I live in the Lake District in the UK where I run a guesthouse with my partner Kate and my cat Manuel. I enjoy painting, hillwalking, reading, visiting and entertaining friends, T’ai Chi and playing the guitar. I’m engaged to a certain degree in the local community, as a volunteer with Samaritans and I’m a fairly active member of the local Green party. I’ve had a relatively intuitive sense of the Middle Way most of my adult life but it found a greater articulation and a practical direction through joining the society. It’s also been interesting and great fun engaging with other people with a similar outlook. My main contribution to the society is conducting the podcast interviews, something that gives me a lot of satisfaction and that I’ve learnt a lot from.
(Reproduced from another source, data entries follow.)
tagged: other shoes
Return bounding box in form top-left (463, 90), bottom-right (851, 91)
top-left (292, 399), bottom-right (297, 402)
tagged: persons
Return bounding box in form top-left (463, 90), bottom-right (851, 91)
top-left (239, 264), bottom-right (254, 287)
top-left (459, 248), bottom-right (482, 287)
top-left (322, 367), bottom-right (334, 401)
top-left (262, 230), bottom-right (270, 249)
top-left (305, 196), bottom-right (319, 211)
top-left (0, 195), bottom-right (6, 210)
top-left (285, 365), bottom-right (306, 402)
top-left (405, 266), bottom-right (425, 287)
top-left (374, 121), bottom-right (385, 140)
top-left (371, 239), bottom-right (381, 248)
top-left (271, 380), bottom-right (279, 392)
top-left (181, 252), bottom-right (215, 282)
One thought on “The MWS Podcast 91: Peter Block on the Abundant Community

  1. Peter Block is an inspiring, deeply grounded voice. I feel challenged by his kind of Middle Way, as being highly involved in my local community is not a particular strength of mine. But I also didn’t feel that he wanted to prescribe communitarianism as another potentially oppressive ideology, just that he was concerned with counterbalancing all the dogmas that threaten community. It’s perhaps worth remembering that small communities have been highly restrictive, conforming places in the past (and there are even some that are still so in the present): but corporatism is far worse today, with its narrow instrumentalism, commodification, hierarchy and exploitation. His central points about how absolute the demands of corporations have become are important ones to make, but I felt there should also have been some acknowledgement of the benefits they have brought in terms of communication, culture, and education for example. Consumerism may stop us recognising and sharing our abundance, but the capitalistic forces that created it have also helped to create a good deal of that abundance.